The Orlando Magic enter Monday with a 2-5 record, ranking 13th in the East and tied for 24th in the NBA overall. Even at this early juncture, it's clear that Orlando won't compete with most of the league's teams on a night-to-night basis. And though the season has just gotten underway--the Magic still have 75 games to go--it's never too early to start trying to assess what's going on. Here's some stuff we've noticed through Orlando's first seven contests.
Fournier can hoop
Evan Fournier's play to date has been impressive enough to wonder why the heck the Denver Nuggets simply asked him to stand in the corner all day. The 6-foot-7 wing, whom Orlando acquired from Denver for Arron Afflalo on Draft night, has proven lethal off the bounce, creating plays for himself, and occasionally for others, on his forays to the rim.
Not that his performance to date could surprise him: in his first presser as a member of the Magic, Fournier made it clear he feels comfortable handling the ball. Still, his facility with the rock in his hands is a boon to Orlando's overall poor offense: he's scoring nearly a point ever two minutes on 61.9 percent True Shooting as the Magic's third option. Only Nik Vučević and Tobias Harris (17 apiece) use more shooting possessions per game than Fournier (12.9).
The key question, predictably, is sustainability: as a member of the Magic, Fournier's shooting 74.1 percent in the restricted area and 50 percent on three-pointers. In his sophomore season as a Nugget, those percentages stood at 57 and 37.6, respectively. But even with a mild regression, the style with which Fournier has played bodes well for his success in an Orlando uniform. He's the only wing on the roster who can both shoot reliably from the outside and drive the ball all the way to the rim.
Shot mix an issue
Fournier's offense has been a bright spot in an otherwise miserable offensive season for Orlando: its offensive rating is down 2.5 points from a year ago, and shot selection is a big reason why.
Through seven games, the Magic have launched 22 corner three-pointers and 161 long twos, or one corner trey for every 7.3 long twos. In the 2013/14 season--a campaign in which, let's remember, the Magic played noted long-two enthusiast Glen Davis over 1300 minutes--that ratio stood at one corner three for every 4.7 long twos.
There's more to running a good NBA offense than simply uncorking from the corner, sure, but no team in today's NBA can hope to achieve even mediocrity on that end with such a skewed shot mix.

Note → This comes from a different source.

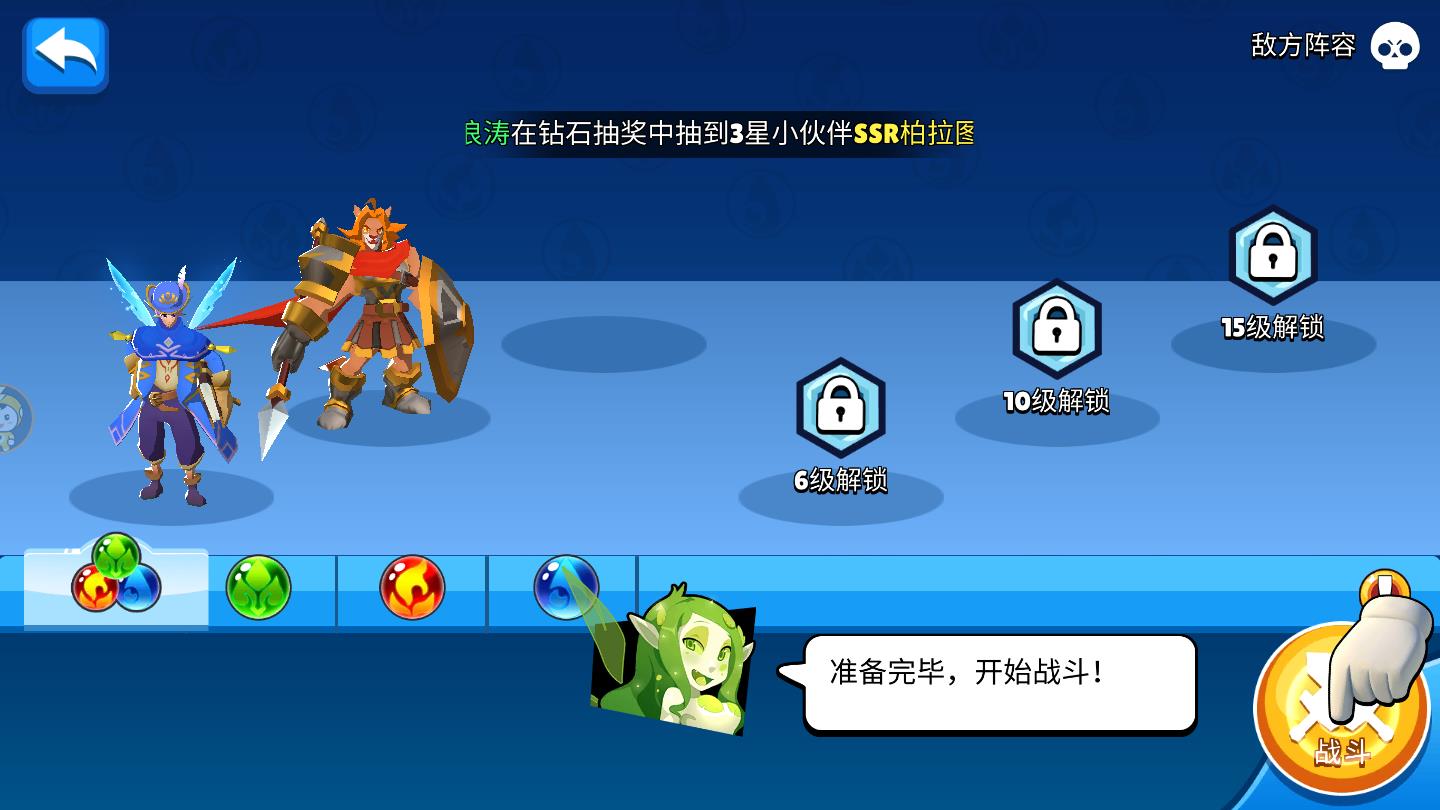 圣灵幻想手机苹果版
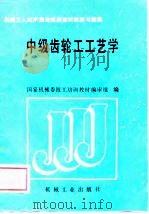 中级齿轮工工艺学（1989 PDF版）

In fairness to the Magic, the team recognizes the value of spacing, as its big free-agent cash outlay on Channing Frye attests. And Frye knows his strengths, taking 60.5 percent of his shots from three-point distance while parking himself on the wings instead of in the corners, which positioning forces defenses to make an unenviable choice between leaving him open in one of his sweet spots or helping from the corners just one pass away... but Frye can't do it alone.

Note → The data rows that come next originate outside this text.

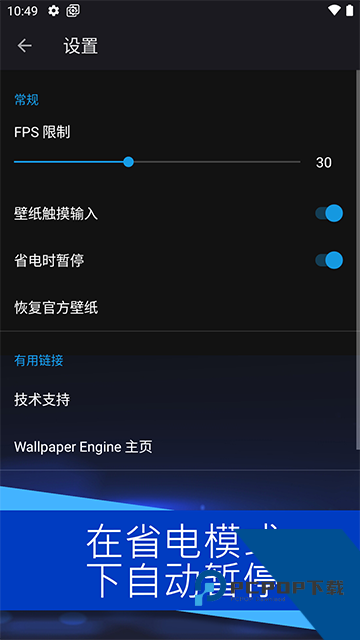 steam壁纸引擎手机版下载v2.5.84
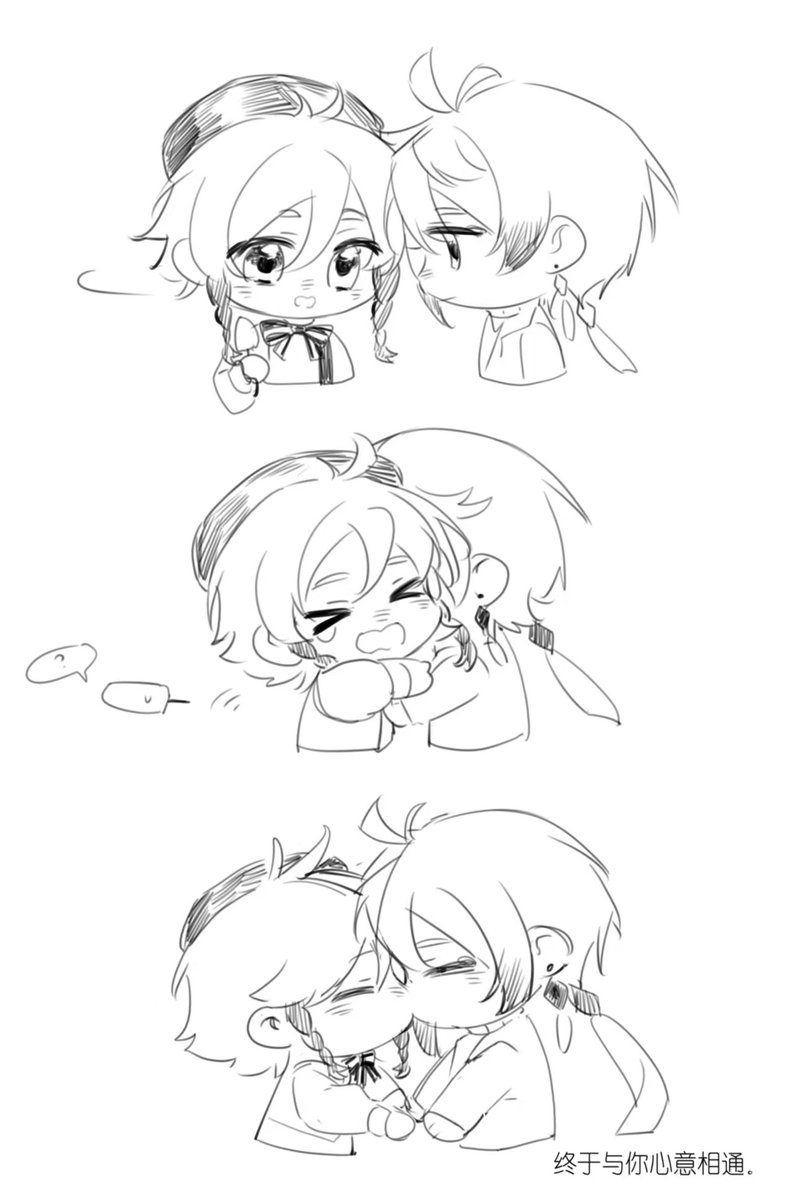 【桂花問月·岩頌風箋72h】精選系列
………… 
十分感謝摸魚原子機老师的參與！(Lofter:@wobushifuruikong)
＃zhongven #鍾ウェン #桂花问月·岩颂风笺
…………
↓點擊看更多
lofter.com/front/blog/gra…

Luke Ridnour and Ben Gordon have, earlier in their long careers, demonstrated they can connect from deep. Perhaps asking one or both players to become corner specialists would benefit all parties involved: Orlando gets more spacing and cuts its long-two diet, while the veterans reinvent themselves in such a way that could prolong their careers by making the most of shooting, a skill which ages well and which is always in demand.
Harkless makes things happen
Magic fans have watched Maurice Harkless' minutes with great interest: the third-year forward earned a Did Not Play-Coach's Decision in three of Orlando's first four games, a surprising decision on the part of Jacque Vaughn, given that Harkless' age and skill set make him valuable to a rebuilding squad stockpiling young talent.
Harkless has played in each of Orlando's three games since, and he's made a difference: on the season, the Magic have outscored their opponents by 12.9 points per 100 possessions, giving Harkless the best such mark of any Orlando player with at least 50 minutes of court time.
Certainly, the caliber of the opposition accounts for that excellent figure, so I don't mean to suggest that playing Harkless more would necessarily reverse Orlando's luck. But as the only Magic regular with a positive efficiency differential, Harkless stands out.
Harkless still doesn't have the respect of opposing defenses, who are content to leave him open, but that invisibility can be workable so long as he runs the floor in transition and his teammates manage to find him. That's what happened Friday in Orlando's come-from-behind victory over the Minnesota Timberwolves, wherein Harkless scored 11 points in just 21 minutes without having a play called for him.
The Magic's commitments to Harris as its starting small forward and to fourth overall Draft choice Aaron Gordon as his backup will squeeze Harkless a bit, but if he continues to produce in limited minutes, Vaughn won't have much of a choice but to find more time for him.